Once again, she came recommended from an acquaintance. She worked hard in the beginning and always had a smile on her face. She sometimes sang around the house and generally took good care of the house. She was wonderful with my animals. I left her with the animals instead of a kennel a few times when we traveled. She was sweet with the kids, too.
So what went wrong? Well, she just didn't clean very well. I am not a good task master. I do not like to always have to tell people what they need to be doing. I couldn't understnad why things were not clean...where the time went and still by the end of a long day, the house was still not clean. She started showing up late and leaving early. Again, ever wise husband said, find another lady...and me, feeling guilty for this sweet, smiling friend that I just couldn't deny helping out.

That's what it is feel so much for these people. they are there, working and trying to scrape by on the money we give them. I feel like I am helping them so much when I pay them, and they have the biggest smiles on their face. You know that you are helping them put food on their table.
But in the end, they need to do their job also.

She stayed with us through the end, and even took Coal, our dog that couldn't make the trip to Atyrau. She stayed smiling and was always a help with the animals. We parted on good terms, even if my house wasn't always the cleanest.

Come to the here and now: Kazakhstan:

1. Well, I have been here since the end of October. I hired a maid within a few weeks of arriving, and I have let her go.
Yes, I made the decision on my own that she was not living up to her end of the bargain
(read: lazy, not really cleaning, not sure she liked the animals nor took care of them too well the 4 weeks we were away, etc...). I was not going to get a relationship going any longer if I knew that I was not happy with her services...and remember, I do not even have any of my belongings yet! Imagine when my furniture and knick-knacks get here! What then?!
If she could not keep my animals happy, that was a big downer also. We plan on traveling quite a bit while we are here, and there are not any kennels. I need someone to love my Bella and Tiger close to how I do.
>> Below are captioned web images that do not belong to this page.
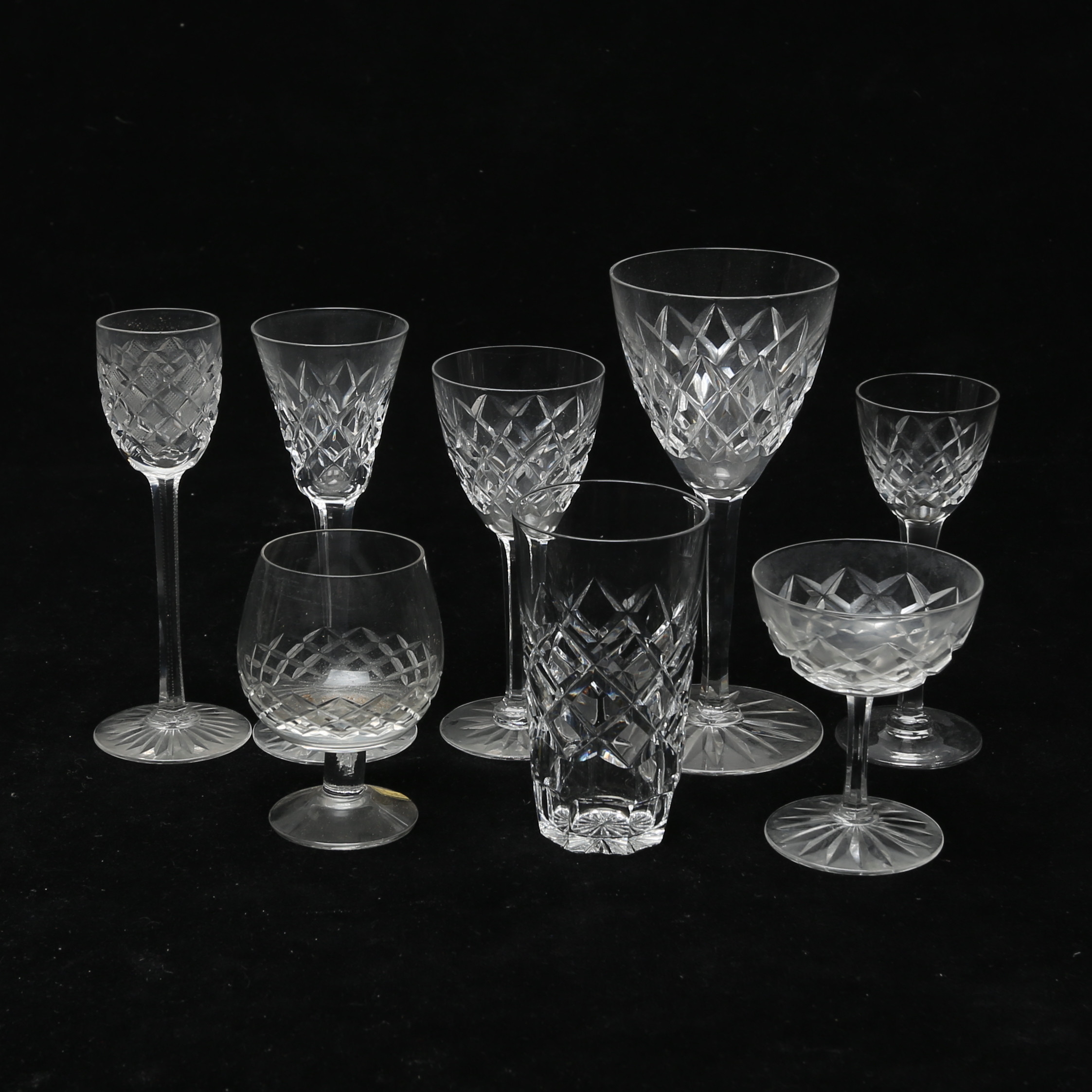 SERVISGLAS, totalt 52 delar, slipad dekor.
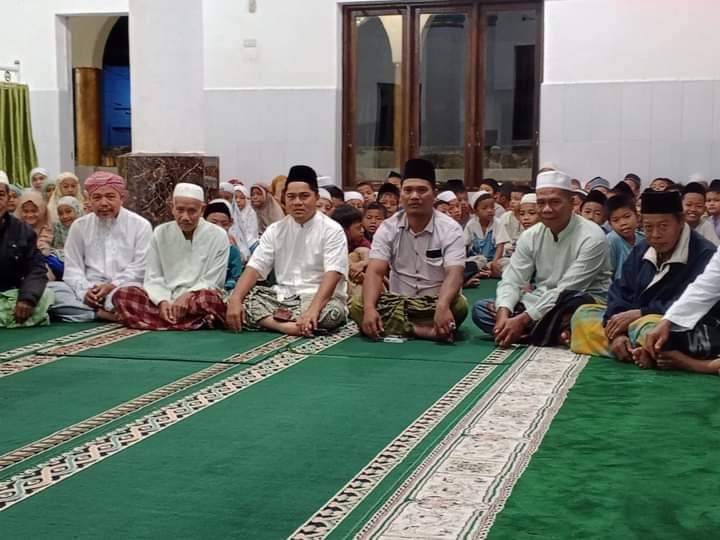 Subuh berjamaah meningkatkan ukhuwah islamiyah.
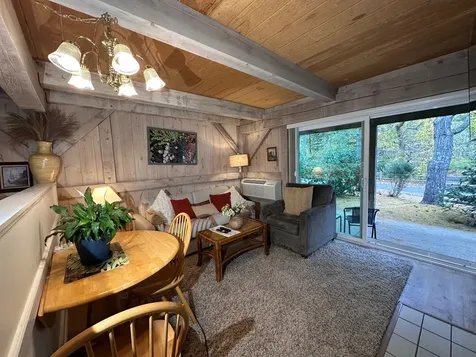 21 Island Inn Road Oak Bluffs MA 02557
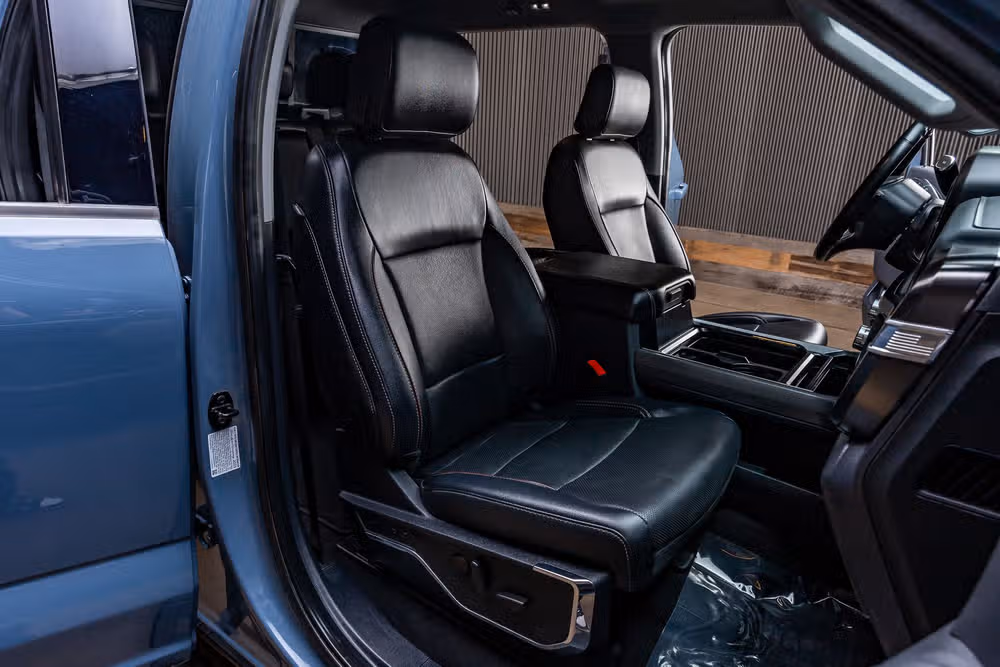 2023 Ford F-350 Super Duty Lariat Chassis Crew Cab Image 29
So, I am proud of myself. I finally was able to separate myself from a maid, and really not feel too awful about it. Cold? No, just a good boss of a job that is now mine, but at least it is how I like it!


BLOGitse said...

I know what you mean.
We've had several cleaning ladies.
None of them cleaned as I would but it helped me then. So it was better than nothing.
Here we clean ourselves. I don't trust anybody here.
You're not cold. You're practical. And the boss. Well done!

mythopolis said...

I don't have a maid, but I did have to hire on a 'helper' for my mother when her Alzheimer's made it hard to take care of herself. At first, she seemed fine, but in a short while she was either in another room reading a book, or listening to music on her headphones, or talking to somebody on the phone. I dismissed her within a few weeks. The second was good. A sincere care-taker who pampered mom, was always doing her hair and nails. (Often at a ridiculous frequency, but mom obviously loved the attention.) They would sit and talk, even though mom often could not remember what she was talking about. It's all about the heart of the person. Some just want to watch the clock and pick up their check. Now and then, we find someone who really cares...who is a REAL caretaker! This second person got paid, and then some. And it was worth it.

GutsyWriter said...

I'm the maid at home, but now that my three sons are out of the house, there is far less to clean. I remember in Belize the caretakers received expensive gifts from our US neighbors and we hated feeling like they expected us to give them stuff too.